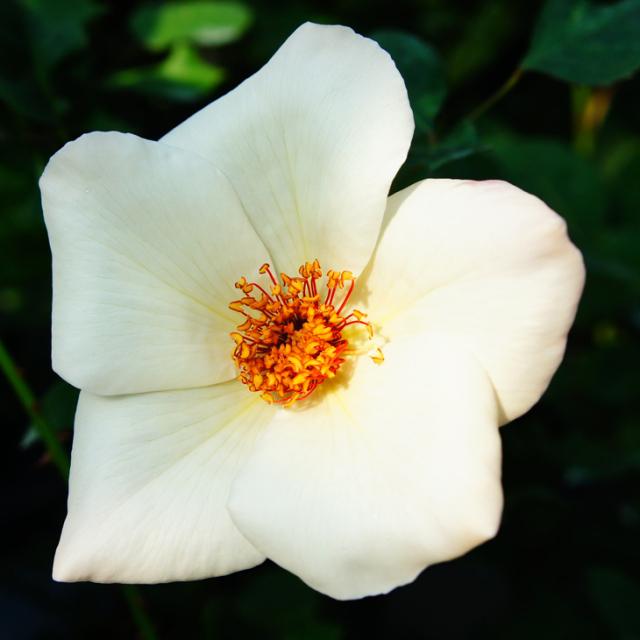 バラ苗 【ホワイトウィングス (HT) 大輪 四季咲き】 2年生接木大苗 スリット 鉢植え 2年間植え替え不要 薔薇 ローズ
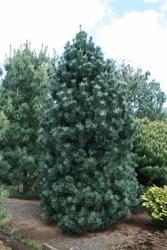 Borovice ohebná 'Vanderwolf´s Pyramid' -Pinus flexilis 'Vanderwolf´s Pyramid' - 2
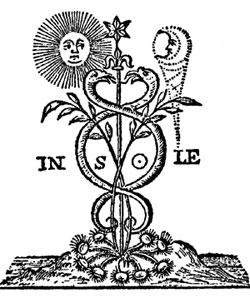 Ida i  Pingala, dve masline Hrama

* Work item
Take the data above and set it down exactly, images excluded.

* Exercise response
 バラ苗 【ホワイトウィングス (HT) 大輪 四季咲き】 2年生接木大苗 スリット 鉢植え 2年間植え替え不要 薔薇 ローズ
 Borovice ohebná 'Vanderwolf´s Pyramid' -Pinus flexilis 'Vanderwolf´s Pyramid' - 2
 Ida i  Pingala, dve masline Hrama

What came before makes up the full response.